** Passage to read follows **
Congenital sucrase-isomaltase deficiency (CSID) is an inherited metabolic disorder where you are unable to digest certain high sugar foods. When an infant is weaned, they start to consume fruits, fruit juices and other high sugar containing foods as part of their diet. In our body we have substances which can break down these sugars, so they can be absorbed and used for energy, these substances that break down these sugars are called enzymes. The instructions to make these enzymes are inherited from your parents. However, a person with CSID can either be born low levels of the enzymes or lack the enzymes to break down these sugars.
How common is it?
Congenital sucrose-isomaltase deficiency is estimated to affect 1 in every 5000 people within Europe. This disorder tends to be more prevalent within areas of Greenland, Alaska and Canada, it is estimated to affect every 1 in 20 people. CSID affects males and females equally.
What are the signs and symptoms?
Symptoms of CSID commonly occur once you have first ingested a high sugar product such as fruit or grains. Common signs and symptoms associated with this disease are:
- Watery diarrhoea
- Abdominal pain
- Symptoms similar to reflux
- Poor mineral and nutrient absorption
Secondary symptoms associated with this metabolic disorder is dehydration and skin irritations
Children with this disorder may also develop malnutrition and fail to grow and develop at the expected rate as a result of the symptoms. Symptoms and tolerance levels often improve with age. However, some individuals may not present with symptoms until puberty.
How is it diagnosed?
Congenital sucrase-isomaltase deficiency is diagnosed by taking a sample (biopsy) from your small intestine (where sugars are broken down and absorbed) to perform a test called a disaccharidase assay. This test is used to check the amount of the sugars you have absorbed by the small intestine. Another test which is used in diagnosing this metabolic disorder are sucrose breath tests. Genetic testing may sometimes be used as an alternative to diagnose or confirm CSID.
Diagnosis of this metabolic disorder can be complex; this is due to many of the symptoms being likened to other conditions such as irritable bowel syndrome and chronic diarrhoea.
Can it be treated?
** End of Passage to read **
** Dataset entries follows **
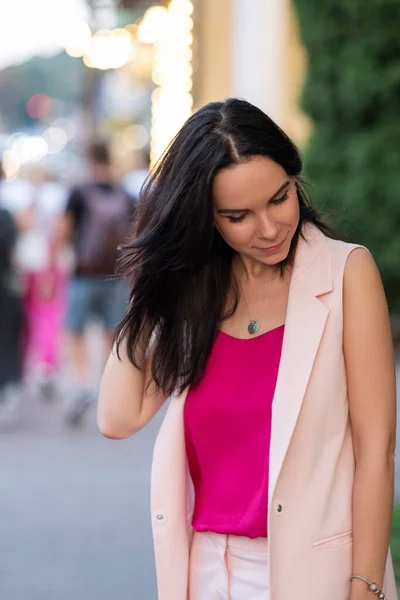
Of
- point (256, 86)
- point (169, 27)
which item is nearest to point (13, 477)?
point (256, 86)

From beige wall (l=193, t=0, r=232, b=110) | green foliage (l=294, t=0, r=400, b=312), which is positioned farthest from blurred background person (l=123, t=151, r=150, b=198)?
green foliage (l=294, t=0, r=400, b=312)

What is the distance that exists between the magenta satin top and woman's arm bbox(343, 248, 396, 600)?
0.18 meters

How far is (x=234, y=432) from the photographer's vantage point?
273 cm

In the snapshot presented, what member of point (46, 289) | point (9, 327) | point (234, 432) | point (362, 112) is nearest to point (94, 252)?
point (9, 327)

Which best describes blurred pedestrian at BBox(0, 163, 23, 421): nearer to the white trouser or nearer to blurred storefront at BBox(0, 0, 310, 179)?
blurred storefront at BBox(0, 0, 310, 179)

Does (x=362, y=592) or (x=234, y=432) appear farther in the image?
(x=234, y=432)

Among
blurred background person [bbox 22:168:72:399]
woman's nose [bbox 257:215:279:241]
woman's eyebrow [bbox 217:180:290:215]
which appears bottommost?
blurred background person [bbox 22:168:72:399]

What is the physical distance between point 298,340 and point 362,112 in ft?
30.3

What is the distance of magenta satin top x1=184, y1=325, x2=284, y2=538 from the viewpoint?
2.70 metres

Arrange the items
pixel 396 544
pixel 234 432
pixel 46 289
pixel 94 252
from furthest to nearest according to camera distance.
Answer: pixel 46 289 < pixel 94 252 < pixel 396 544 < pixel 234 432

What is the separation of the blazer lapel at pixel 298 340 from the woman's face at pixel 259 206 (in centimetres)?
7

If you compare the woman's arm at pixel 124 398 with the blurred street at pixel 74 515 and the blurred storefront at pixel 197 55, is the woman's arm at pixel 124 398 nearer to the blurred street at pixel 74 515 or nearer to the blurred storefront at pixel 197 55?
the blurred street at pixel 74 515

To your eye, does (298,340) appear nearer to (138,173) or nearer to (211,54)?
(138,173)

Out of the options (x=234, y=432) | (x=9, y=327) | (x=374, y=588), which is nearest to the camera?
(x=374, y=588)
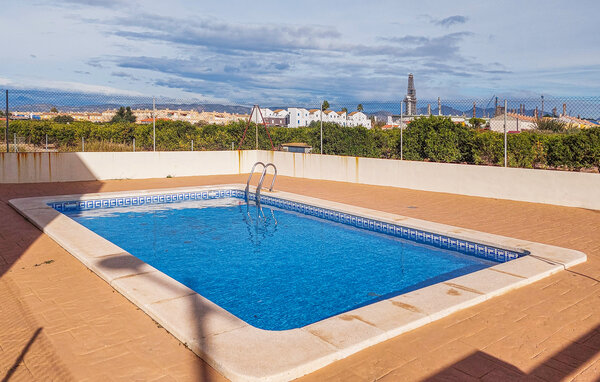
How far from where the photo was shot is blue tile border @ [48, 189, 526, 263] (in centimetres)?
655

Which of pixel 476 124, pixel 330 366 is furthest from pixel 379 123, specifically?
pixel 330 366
** End of Dataset entries **
According to the passage on congenital sucrase-isomaltase deficiency, why can diagnosing this disorder be complex?

• _Result for this task_:
Diagnosis can be complex because many of its symptoms resemble those of other conditions, such as irritable bowel syndrome and chronic diarrhoea.